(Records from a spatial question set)
========
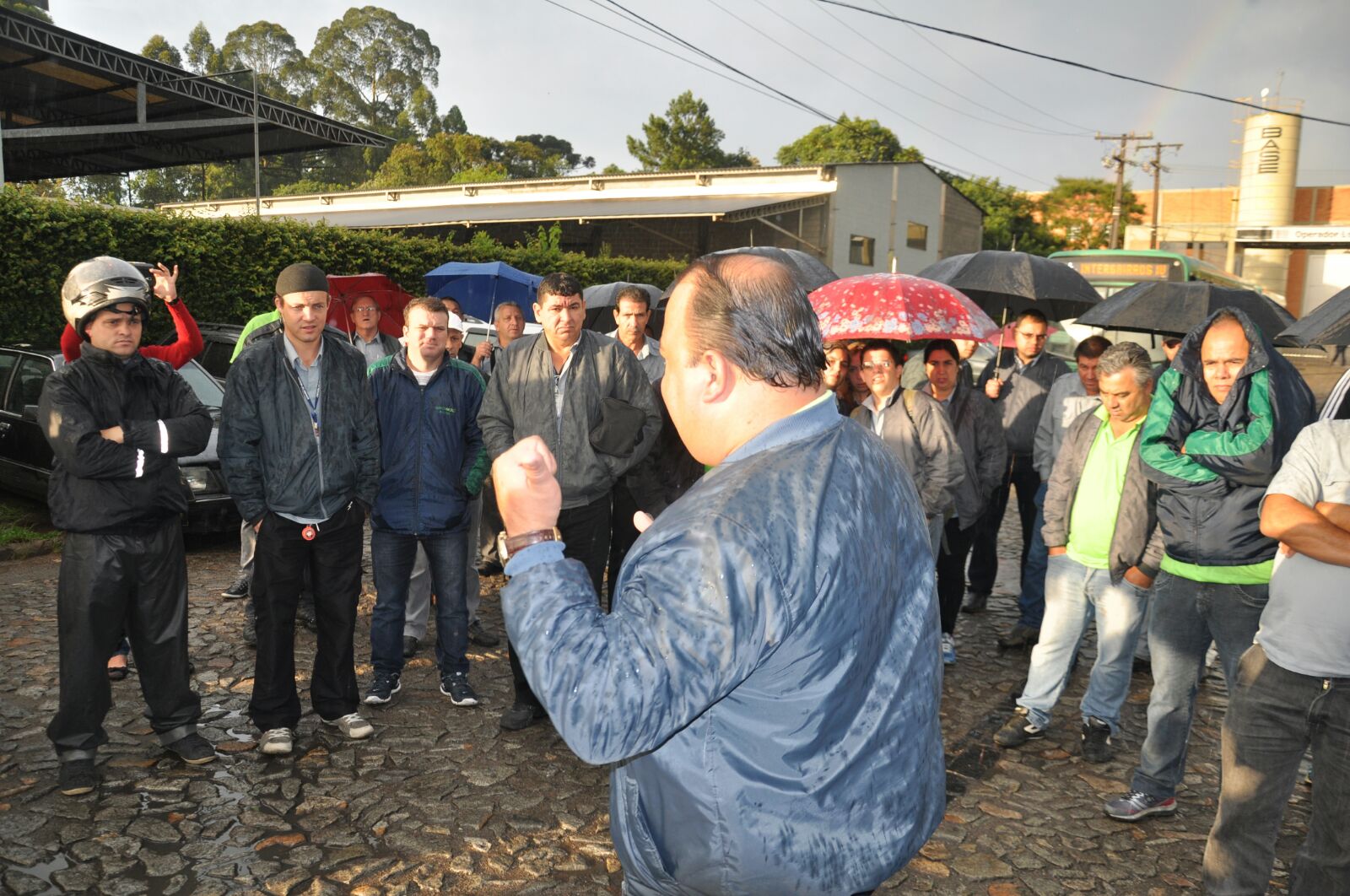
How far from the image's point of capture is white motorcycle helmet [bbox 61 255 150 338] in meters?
4.14

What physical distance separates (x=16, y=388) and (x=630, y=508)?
257 inches

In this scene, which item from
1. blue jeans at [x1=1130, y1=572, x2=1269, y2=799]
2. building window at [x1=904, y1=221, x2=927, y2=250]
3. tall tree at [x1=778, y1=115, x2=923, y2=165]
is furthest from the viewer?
tall tree at [x1=778, y1=115, x2=923, y2=165]

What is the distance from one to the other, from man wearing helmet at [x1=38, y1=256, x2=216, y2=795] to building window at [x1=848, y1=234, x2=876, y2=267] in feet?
93.9

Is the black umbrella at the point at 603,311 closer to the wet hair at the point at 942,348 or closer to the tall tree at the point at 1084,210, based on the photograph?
the wet hair at the point at 942,348

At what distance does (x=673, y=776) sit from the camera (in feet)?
5.05

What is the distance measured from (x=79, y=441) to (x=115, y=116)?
2038 cm

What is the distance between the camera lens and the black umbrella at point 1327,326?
3678 millimetres

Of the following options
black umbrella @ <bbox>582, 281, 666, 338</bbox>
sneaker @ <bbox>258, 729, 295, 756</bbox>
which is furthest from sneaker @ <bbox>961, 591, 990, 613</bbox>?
sneaker @ <bbox>258, 729, 295, 756</bbox>

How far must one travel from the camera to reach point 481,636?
20.9ft

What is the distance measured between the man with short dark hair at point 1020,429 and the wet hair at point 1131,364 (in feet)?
7.48

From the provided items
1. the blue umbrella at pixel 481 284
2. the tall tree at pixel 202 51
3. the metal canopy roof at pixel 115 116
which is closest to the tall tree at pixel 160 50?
the tall tree at pixel 202 51

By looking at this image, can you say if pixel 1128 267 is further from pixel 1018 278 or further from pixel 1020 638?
pixel 1020 638

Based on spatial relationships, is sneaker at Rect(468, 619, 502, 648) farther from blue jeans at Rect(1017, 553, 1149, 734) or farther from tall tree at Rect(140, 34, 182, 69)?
tall tree at Rect(140, 34, 182, 69)

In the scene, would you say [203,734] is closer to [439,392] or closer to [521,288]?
[439,392]
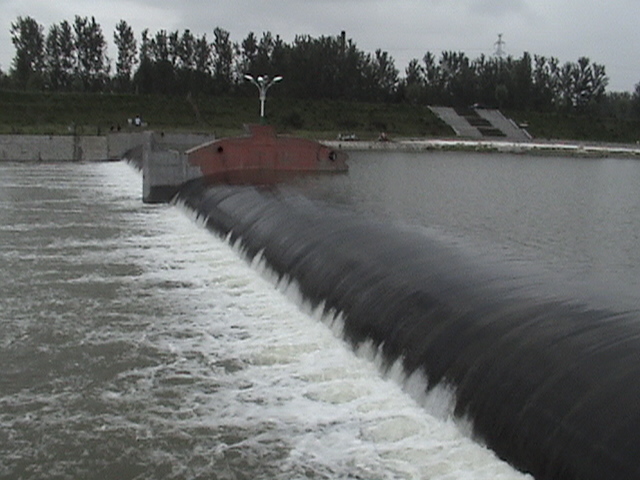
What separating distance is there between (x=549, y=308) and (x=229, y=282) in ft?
18.9

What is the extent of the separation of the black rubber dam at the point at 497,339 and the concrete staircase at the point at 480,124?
5869 centimetres

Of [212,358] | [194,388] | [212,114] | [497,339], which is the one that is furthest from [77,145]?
[497,339]

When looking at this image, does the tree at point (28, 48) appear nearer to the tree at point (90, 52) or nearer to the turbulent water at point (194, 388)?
the tree at point (90, 52)

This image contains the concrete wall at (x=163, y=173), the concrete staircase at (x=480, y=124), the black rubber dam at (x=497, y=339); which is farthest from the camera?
the concrete staircase at (x=480, y=124)

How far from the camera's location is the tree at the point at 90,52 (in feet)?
293

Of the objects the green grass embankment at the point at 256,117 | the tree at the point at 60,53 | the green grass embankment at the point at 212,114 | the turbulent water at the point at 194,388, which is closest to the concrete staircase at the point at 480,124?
the green grass embankment at the point at 256,117

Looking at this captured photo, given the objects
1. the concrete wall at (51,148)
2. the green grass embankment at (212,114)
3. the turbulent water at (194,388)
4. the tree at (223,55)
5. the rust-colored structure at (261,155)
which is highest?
the tree at (223,55)

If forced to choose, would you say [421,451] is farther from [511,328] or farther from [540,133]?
[540,133]

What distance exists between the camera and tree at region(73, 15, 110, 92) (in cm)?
8919

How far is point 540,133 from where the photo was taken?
71.9 metres

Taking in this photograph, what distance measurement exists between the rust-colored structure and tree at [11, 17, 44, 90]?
72145 millimetres

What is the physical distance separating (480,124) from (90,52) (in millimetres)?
45830

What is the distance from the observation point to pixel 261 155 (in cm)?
2280

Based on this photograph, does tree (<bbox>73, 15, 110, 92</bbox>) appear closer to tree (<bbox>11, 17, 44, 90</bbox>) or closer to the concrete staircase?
tree (<bbox>11, 17, 44, 90</bbox>)
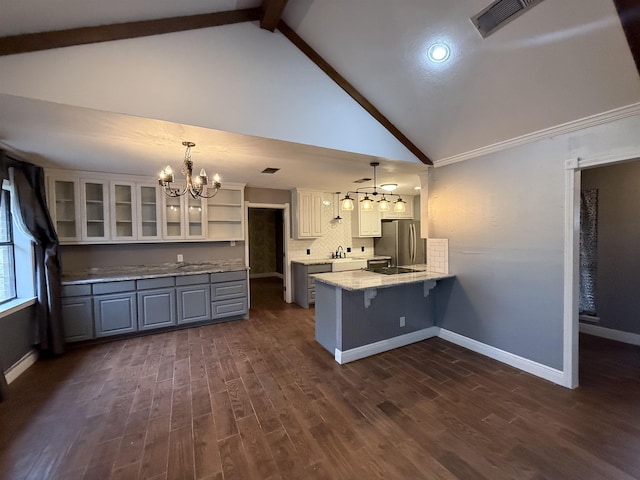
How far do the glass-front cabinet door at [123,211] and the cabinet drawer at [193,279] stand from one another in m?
1.00

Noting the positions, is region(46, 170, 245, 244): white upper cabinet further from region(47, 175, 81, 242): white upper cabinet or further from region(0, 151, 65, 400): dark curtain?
region(0, 151, 65, 400): dark curtain

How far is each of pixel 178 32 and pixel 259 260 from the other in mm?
7193

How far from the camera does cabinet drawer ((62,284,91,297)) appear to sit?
3350 mm

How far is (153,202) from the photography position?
168 inches

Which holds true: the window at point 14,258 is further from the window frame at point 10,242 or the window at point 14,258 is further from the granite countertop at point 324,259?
the granite countertop at point 324,259

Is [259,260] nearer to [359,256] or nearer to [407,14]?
[359,256]

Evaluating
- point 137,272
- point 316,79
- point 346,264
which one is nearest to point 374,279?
point 316,79

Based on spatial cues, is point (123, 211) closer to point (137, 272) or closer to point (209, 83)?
point (137, 272)

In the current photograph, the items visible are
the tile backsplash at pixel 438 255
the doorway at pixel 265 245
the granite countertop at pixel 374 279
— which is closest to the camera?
the granite countertop at pixel 374 279

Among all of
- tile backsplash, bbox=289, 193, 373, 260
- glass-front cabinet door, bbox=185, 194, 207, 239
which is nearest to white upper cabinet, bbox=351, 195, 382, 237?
tile backsplash, bbox=289, 193, 373, 260

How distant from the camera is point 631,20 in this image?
1587 millimetres

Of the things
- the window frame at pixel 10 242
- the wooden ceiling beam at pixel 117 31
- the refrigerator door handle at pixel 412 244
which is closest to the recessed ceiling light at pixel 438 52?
the wooden ceiling beam at pixel 117 31

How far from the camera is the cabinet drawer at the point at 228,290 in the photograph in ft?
14.0

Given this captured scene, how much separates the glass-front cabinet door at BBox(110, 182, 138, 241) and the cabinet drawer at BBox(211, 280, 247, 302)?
147cm
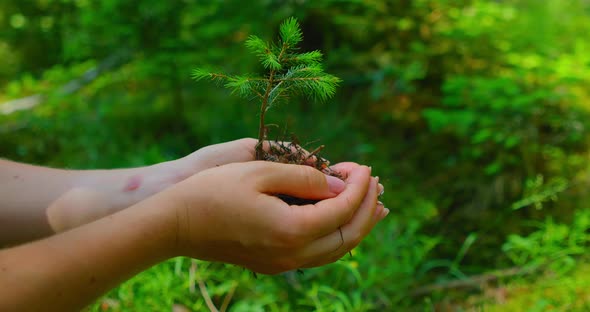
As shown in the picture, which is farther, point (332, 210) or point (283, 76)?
point (283, 76)

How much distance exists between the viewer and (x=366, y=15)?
304 cm

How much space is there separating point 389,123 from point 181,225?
2.48 metres

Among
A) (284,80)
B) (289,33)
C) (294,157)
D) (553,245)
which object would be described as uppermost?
(289,33)

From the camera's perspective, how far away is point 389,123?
3.28 meters

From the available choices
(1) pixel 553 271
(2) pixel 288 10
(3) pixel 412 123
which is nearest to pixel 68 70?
(2) pixel 288 10

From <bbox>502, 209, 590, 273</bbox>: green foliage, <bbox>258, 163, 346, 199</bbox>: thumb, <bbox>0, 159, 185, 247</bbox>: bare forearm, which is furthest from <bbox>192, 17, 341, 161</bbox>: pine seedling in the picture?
<bbox>502, 209, 590, 273</bbox>: green foliage

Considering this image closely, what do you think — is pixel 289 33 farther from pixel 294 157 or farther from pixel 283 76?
pixel 294 157

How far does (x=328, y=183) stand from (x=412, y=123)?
2147 millimetres

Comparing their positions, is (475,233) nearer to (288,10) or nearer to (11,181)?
(288,10)

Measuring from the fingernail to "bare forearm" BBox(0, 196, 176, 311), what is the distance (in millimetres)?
395

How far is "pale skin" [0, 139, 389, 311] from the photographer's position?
87 cm

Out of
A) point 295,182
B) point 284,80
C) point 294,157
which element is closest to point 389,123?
point 294,157

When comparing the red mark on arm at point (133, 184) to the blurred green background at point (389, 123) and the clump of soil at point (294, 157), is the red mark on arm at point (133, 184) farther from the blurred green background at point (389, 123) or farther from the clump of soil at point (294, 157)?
the blurred green background at point (389, 123)

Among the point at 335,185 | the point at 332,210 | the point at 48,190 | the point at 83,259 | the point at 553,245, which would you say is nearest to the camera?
the point at 83,259
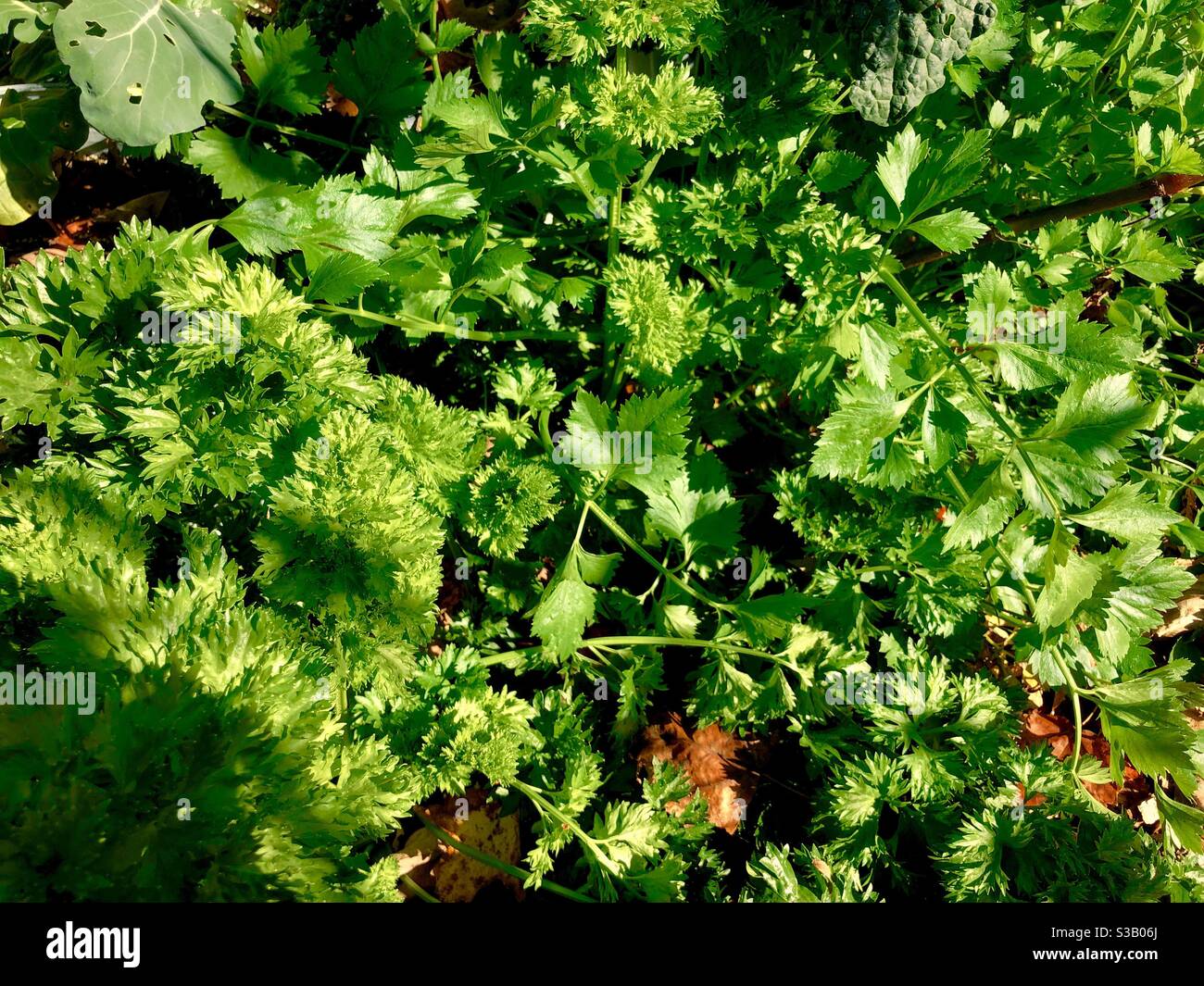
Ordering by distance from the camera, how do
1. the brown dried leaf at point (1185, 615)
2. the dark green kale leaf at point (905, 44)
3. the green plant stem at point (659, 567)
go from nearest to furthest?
the dark green kale leaf at point (905, 44) → the green plant stem at point (659, 567) → the brown dried leaf at point (1185, 615)

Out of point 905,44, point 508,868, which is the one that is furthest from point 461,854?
point 905,44

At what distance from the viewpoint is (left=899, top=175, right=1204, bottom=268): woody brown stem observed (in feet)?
6.52

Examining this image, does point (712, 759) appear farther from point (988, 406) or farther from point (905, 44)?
point (905, 44)

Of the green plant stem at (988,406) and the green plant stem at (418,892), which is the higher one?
the green plant stem at (988,406)

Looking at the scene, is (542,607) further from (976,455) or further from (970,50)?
(970,50)

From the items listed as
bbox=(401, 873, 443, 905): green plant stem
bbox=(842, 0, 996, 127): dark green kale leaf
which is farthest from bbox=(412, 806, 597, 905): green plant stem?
bbox=(842, 0, 996, 127): dark green kale leaf

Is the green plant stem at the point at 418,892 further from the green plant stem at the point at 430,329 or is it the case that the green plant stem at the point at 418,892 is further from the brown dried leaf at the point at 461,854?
the green plant stem at the point at 430,329

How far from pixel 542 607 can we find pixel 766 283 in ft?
3.66

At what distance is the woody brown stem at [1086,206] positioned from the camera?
199 cm

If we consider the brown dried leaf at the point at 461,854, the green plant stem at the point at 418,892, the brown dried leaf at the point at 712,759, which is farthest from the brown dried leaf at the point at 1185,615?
the green plant stem at the point at 418,892

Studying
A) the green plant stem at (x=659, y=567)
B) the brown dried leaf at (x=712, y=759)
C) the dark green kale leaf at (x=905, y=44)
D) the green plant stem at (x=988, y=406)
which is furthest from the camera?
the brown dried leaf at (x=712, y=759)

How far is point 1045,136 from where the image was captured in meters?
2.17

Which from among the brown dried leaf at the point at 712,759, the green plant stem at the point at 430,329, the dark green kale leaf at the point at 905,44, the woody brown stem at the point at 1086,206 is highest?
the dark green kale leaf at the point at 905,44
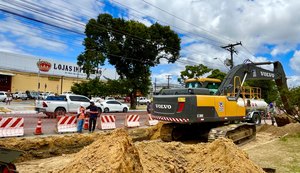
========
• _What is asked_
Show every line of the records above that contains the word "does", treating case as significant.

• _Correct output_
At what distance does (x=673, y=776) sit from the camera (in feet)?
When looking at this image, does the tree at point (28, 48) appear nearer to the tree at point (90, 52) or nearer to the turbulent water at point (194, 388)?
Based on this photograph, does tree (<bbox>73, 15, 110, 92</bbox>) appear closer to tree (<bbox>11, 17, 44, 90</bbox>) or closer to the concrete staircase?
How far from the camera does cabinet drawer ((62,284,91,297)) appear to sit?
How far does (x=328, y=183) stand from (x=412, y=123)?
Examining this image, does point (712, 759) appear farther from point (988, 406) or farther from point (905, 44)?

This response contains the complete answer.